* [Passage shown]
Context Warning: this was written as an internal tutorial for new hires.

Goal

This tutorial demonstrates how you can:

  • store CSV data as gzipped file to an S3 bucket
  • use Hive external table to model and query the data in the S3 bucket
  • use Presto to query the same data using Hive’s metadata

This tutorial assumes you have a basic understanding of Hadoop, Hive, AWS EMR, S3, and Presto.

Preparation

  • set up an EMR cluster
    • ask sysadmin if you don’t know how to do it, or you don’t have access to one
    • make sure the EMR cluster has both Hive and Presto installed on it. you can do it using AWS console or command line, e.g. argument like aws emr create-cluster --applications Name=Hadoop Name=Hive Name=Presto-Sandbox ...
  • setup passwordless ssh login to the EMR master host
    • if you have a key-pair of choice set up during the cluster creation time then you are all set
    • otherwise you’ll need your own public key which most probably is ~/.ssh/id_rsa.pub
    • you might also want to check for the rules for SSH (i.e. port 22) in the cluster master’s security group
  • set up AWS CLI client locally
    • you’ll need to do brew install awscli or pip install awscli if you don’t have the client
    • you’ll need to do aws configure to setup the credential
  • make sure you have access to S3
    • try aws s3 ls to list all buckets, for testing purpose
    • if you can’t access S3, check IAM or ask sysadmin

Uploading data to S3

  • create an S3 bucket if you don’t have one, e.g.:

    aws s3 mb s3://bucket-name

  • create a directory that will sync to the bucket, e.g.:

    mkdir ~/Desktop/bucket-folder

  • create a folder under the directory that represents a table (a collection of data), e.g.:

    mkdir ~/Desktop/bucket-folder/employees

  • adding a sample csv data to the folder, e.g.:

    echo 'hilary,female
    trump,male' | gzip > ~/Desktop/bucket-folder/employees/1.data.csv.gz
    
  • sync the folder with S3, e.g.:

    aws s3 sync ~/Desktop/bucket-folder s3://bucket-name

  • make sure you have the data successfully uploaded, e.g.:

    aws s3 ls s3://bucket-name/employees

Defining and querying Hive table

  • ssh to the Hadoop master machine:

    ssh -i key.pem hadoop@your-hadoop-master-machine

  • enter Hive CLI:

    hive

  • create an external table matching your data schema:

    create external table employees (
      name varchar(100),
      gender varchar(10)

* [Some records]
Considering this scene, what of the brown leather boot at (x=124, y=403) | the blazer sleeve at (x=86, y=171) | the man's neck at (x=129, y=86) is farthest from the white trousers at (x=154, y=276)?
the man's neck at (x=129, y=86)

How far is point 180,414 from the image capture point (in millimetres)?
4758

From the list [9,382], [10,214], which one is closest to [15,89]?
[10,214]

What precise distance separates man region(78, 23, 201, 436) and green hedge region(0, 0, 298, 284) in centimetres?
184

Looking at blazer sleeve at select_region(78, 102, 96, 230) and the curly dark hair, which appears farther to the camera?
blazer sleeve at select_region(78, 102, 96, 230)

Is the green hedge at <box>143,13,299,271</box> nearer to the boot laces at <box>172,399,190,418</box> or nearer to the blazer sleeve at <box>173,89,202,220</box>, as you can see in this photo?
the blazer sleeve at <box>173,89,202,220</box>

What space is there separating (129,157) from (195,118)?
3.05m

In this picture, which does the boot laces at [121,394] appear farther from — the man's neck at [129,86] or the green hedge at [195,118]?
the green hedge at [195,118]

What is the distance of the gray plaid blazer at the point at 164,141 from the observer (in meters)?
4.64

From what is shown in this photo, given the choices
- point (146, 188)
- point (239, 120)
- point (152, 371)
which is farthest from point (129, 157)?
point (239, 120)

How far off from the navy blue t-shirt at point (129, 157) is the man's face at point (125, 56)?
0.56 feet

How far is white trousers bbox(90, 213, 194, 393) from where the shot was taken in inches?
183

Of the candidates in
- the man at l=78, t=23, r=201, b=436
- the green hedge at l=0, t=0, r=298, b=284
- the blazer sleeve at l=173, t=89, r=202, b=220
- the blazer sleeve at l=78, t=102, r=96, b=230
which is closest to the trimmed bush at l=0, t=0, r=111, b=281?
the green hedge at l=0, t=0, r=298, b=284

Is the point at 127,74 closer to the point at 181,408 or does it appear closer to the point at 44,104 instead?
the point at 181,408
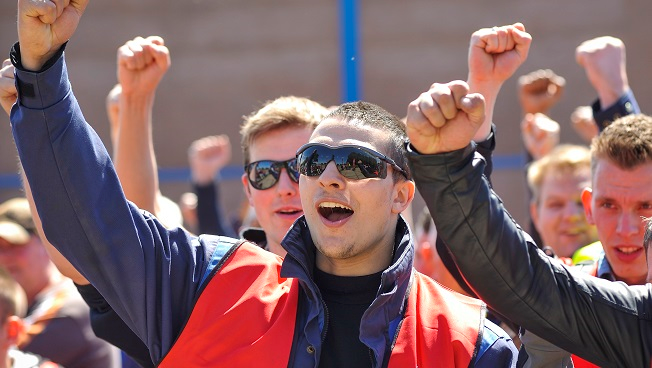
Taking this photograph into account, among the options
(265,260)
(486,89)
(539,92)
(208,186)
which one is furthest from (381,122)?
(208,186)

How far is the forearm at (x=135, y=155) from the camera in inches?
133

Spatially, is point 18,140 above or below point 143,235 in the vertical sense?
above

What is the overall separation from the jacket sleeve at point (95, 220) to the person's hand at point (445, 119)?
0.87 meters

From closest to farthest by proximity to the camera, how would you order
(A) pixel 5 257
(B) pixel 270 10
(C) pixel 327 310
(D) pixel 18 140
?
1. (D) pixel 18 140
2. (C) pixel 327 310
3. (A) pixel 5 257
4. (B) pixel 270 10

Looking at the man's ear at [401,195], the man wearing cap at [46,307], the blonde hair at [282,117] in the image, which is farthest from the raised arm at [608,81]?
the man wearing cap at [46,307]

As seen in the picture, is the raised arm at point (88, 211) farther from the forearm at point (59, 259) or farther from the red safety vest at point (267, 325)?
the forearm at point (59, 259)

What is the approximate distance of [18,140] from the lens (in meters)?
2.39

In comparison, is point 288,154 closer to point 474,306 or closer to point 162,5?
point 474,306

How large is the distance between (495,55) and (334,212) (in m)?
0.59

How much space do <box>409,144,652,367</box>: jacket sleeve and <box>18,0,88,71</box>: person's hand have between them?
91 centimetres

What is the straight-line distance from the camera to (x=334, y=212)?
8.79 feet

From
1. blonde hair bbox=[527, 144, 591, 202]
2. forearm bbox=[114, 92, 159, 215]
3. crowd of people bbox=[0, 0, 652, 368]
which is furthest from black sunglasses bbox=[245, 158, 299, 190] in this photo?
blonde hair bbox=[527, 144, 591, 202]

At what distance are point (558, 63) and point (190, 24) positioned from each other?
3.28 metres

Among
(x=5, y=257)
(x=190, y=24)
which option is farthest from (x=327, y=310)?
(x=190, y=24)
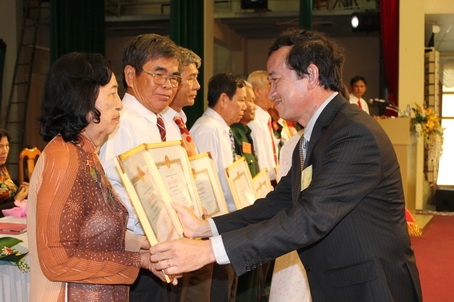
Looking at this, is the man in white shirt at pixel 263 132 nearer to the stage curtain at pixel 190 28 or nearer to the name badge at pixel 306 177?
the name badge at pixel 306 177

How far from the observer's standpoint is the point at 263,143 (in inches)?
184

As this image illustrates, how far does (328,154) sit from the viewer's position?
1.70 m

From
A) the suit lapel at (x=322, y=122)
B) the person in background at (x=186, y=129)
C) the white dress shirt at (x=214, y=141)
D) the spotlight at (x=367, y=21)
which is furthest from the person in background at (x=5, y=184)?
the spotlight at (x=367, y=21)

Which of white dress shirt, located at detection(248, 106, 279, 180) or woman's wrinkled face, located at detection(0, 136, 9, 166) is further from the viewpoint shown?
woman's wrinkled face, located at detection(0, 136, 9, 166)

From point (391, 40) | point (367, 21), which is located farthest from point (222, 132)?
point (367, 21)

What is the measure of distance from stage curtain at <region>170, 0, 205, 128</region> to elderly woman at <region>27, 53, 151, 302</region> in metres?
7.24

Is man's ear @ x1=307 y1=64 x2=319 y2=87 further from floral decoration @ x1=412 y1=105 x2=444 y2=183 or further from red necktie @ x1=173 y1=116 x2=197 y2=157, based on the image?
floral decoration @ x1=412 y1=105 x2=444 y2=183

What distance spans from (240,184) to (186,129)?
49cm

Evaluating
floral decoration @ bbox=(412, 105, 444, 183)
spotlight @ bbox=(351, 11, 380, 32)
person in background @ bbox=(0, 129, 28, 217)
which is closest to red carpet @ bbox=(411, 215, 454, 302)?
floral decoration @ bbox=(412, 105, 444, 183)

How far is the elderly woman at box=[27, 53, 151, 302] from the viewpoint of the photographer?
167 centimetres

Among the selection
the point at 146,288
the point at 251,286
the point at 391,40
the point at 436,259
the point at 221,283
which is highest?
the point at 391,40

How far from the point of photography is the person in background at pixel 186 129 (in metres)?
2.91

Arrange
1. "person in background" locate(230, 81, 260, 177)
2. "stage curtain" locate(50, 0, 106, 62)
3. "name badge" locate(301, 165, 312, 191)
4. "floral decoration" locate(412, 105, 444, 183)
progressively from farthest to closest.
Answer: "stage curtain" locate(50, 0, 106, 62), "floral decoration" locate(412, 105, 444, 183), "person in background" locate(230, 81, 260, 177), "name badge" locate(301, 165, 312, 191)

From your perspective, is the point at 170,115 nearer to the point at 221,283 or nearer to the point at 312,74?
the point at 221,283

* [Stated exercise 1] In the Hive and Presto tutorial, which public key file will you most likely need if no key pair was set up when the cluster was created?
* [Stated exercise 2] Extend the Hive and Presto tutorial, picking up right after its last line.

* [Expected output 1] ~/.ssh/id_rsa.pub

* [Expected output 2]
    )
    row format delimited
    fields terminated by ','
    lines terminated by '\n'
    location 's3://bucket-name/employees/';
    
  • now you can try to query the Hive table:

    select * from employees;

  • your SQL should return 2 rows

Appending more data

  • keep the Hive shell open
  • now you can open up another local shell, and append more data to the folder:

    echo 'superman,unknown
    batman,male' | gzip > ~/Desktop/bucket-folder/employees/2.data.csv.gz
    
  • sync the new data to S3:

    aws s3 sync ~/Desktop/bucket-folder s3://bucket-name

  • go back the hive shell and do another query:

    select * from employees;

  • your SQL should return 4 rows

Presto against the same table

Once you have the table defined in Hive, you can also use Presto to query it. Using presto is as simple as:

  • enter Presto client by typing presto-cli on the cluster’s master machine
  • switch to Hive catalog and default schema: use hive.default;
  • show tables;
  • select * from employees;

Play along, try some other things like select count(*) from employees; which incurs map-reduce job in Hive’s case but not in Presto’s. You’ll find the speed difference between two query engines.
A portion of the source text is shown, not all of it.